Box behind drvers seat, never noticed or looked there so cat help on that one.

Welcome to Facts..... !!!! :wink:


----------



## Japseroony (Jul 19, 2012)

Hi Tonka and thanks for the welcome.

Found the switch for the toilet light :? what a place to put it :roll: 

Will try the awning light today as we are away for the weekend and hopefully its just a bulb.

The box behind the drivers seat is some sort of fuse box?

As for the switch on the drivers side dash, its a switch that is the same type as the toilet one as above in design and is mounted to the right of the steering wheel in the part of the dash where you could stoor a mobile phone (recess in the dash about knee level) etc. I will try and load a pic on here soon.

Thanks again.


----------



## peribro (Sep 6, 2009)

I have a switch similar to the one you describe on your dashboard but mine is in the cupboard with the charger in. It is used to switch off all power to the entertainment system, thus saving battery. The box behind the seat is part of the Sargeant electrical system and contains a number of relays and other fuses, I believe. However I don't think it needs any user involvement unless something goes wrong in which case it needs either sargeant or autotrail to advise on the action - I recall that a fix was needed in the box a couple of years ago due to the hab door step retracting when it shouldn't, for example.


----------



## Japseroony (Jul 19, 2012)

Hi Peribro and thanks for the reply. Yes I also have the entertainment switch in the cupboard with the charger which is the same as the switch on the dash!! No matter what I do I can't find out what it does - when running it makes no difference if I switch it on or offf and the same when I plug in the electric etc.

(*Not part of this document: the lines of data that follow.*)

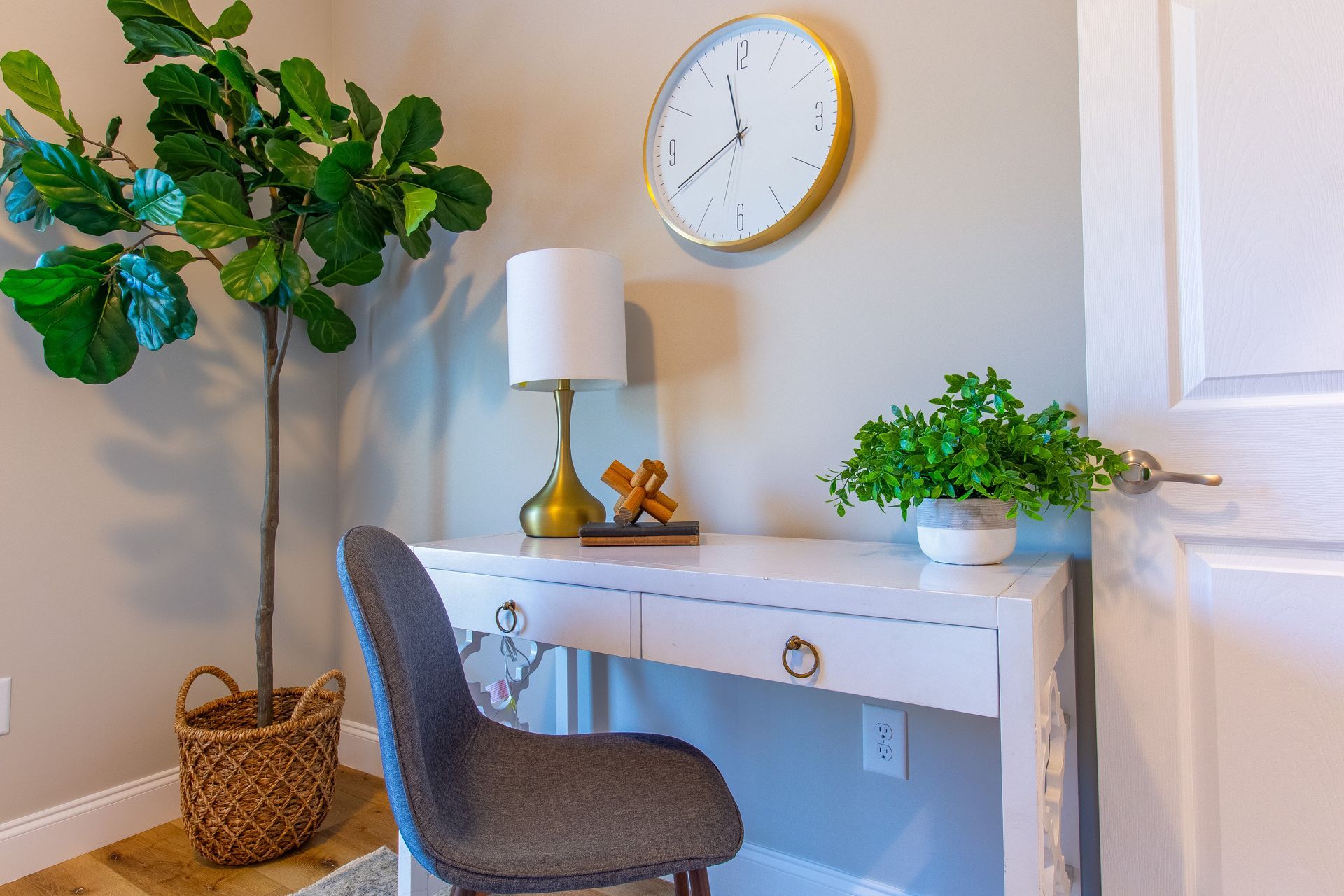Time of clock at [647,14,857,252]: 11:40
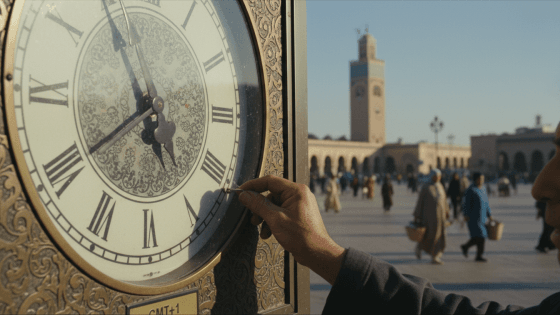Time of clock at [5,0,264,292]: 7:54
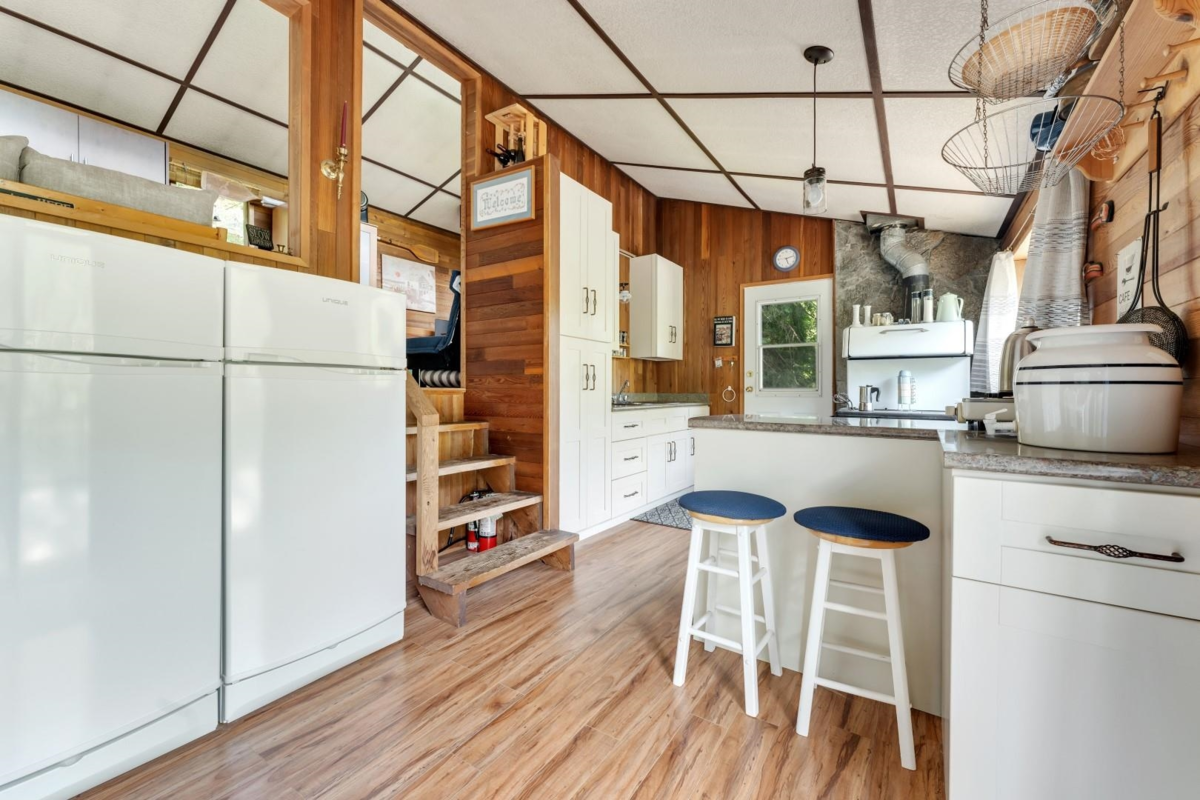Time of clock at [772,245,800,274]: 5:12
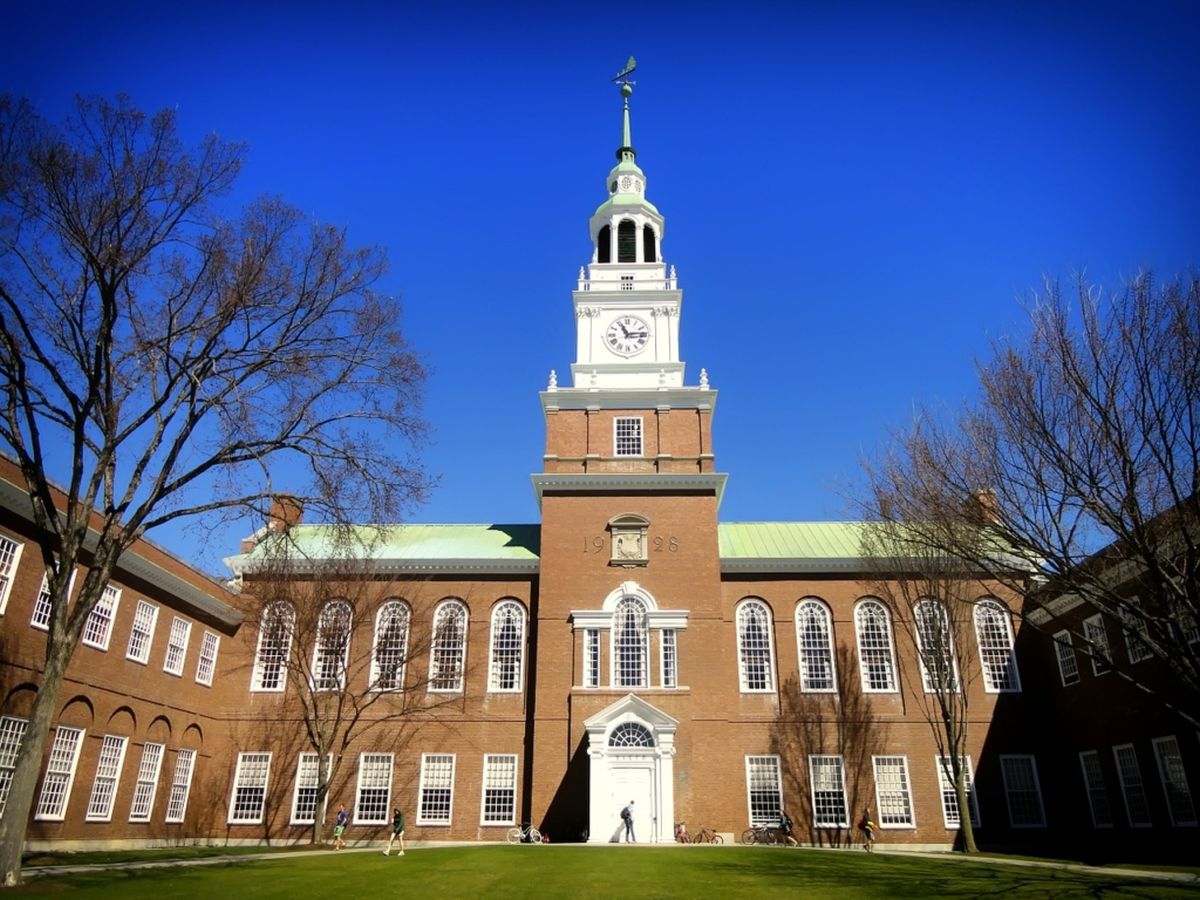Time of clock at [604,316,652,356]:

Think I will have to take the dash apart :roll: to see if I can find out where the wires go if any are actually attached :!: :!:


----------



## WingPete (Jan 29, 2006)

Dash switch isn't for an electric step is it ?


----------



## thegamwellsmythes (Jul 29, 2008)

Electric step would be my guess too. Does it isolate the electric step so it can't be used on the move?

A mystery switch, how exciting.


----------



## menis (Jul 9, 2010)

Hi,
Does your van have an alarm and if so is it a Strikeback alarm ?
We have a switch on the dash to enable/disable the part of our alarm which you attach to bikes or other external items you don't want nicking !
Menis


----------



## DJP (May 9, 2005)

Re switch under dash, we asked dealer to wire the reversing camera so it was on all the time, after collecting the vehicle a switch had appeared in the same position as yours. It was to switch the reversing camera on and off. Give that a try?
It is definitely a non standard installation.
The box behind the seat contains electrics for step retract and has a number of movable jumpers, by moving the jumpers you can change when the step comes out and goes in and when the awning light goes on and off. It also houses fuses for fridge? and other items IIRC there is a imprinted guide on the lid.


----------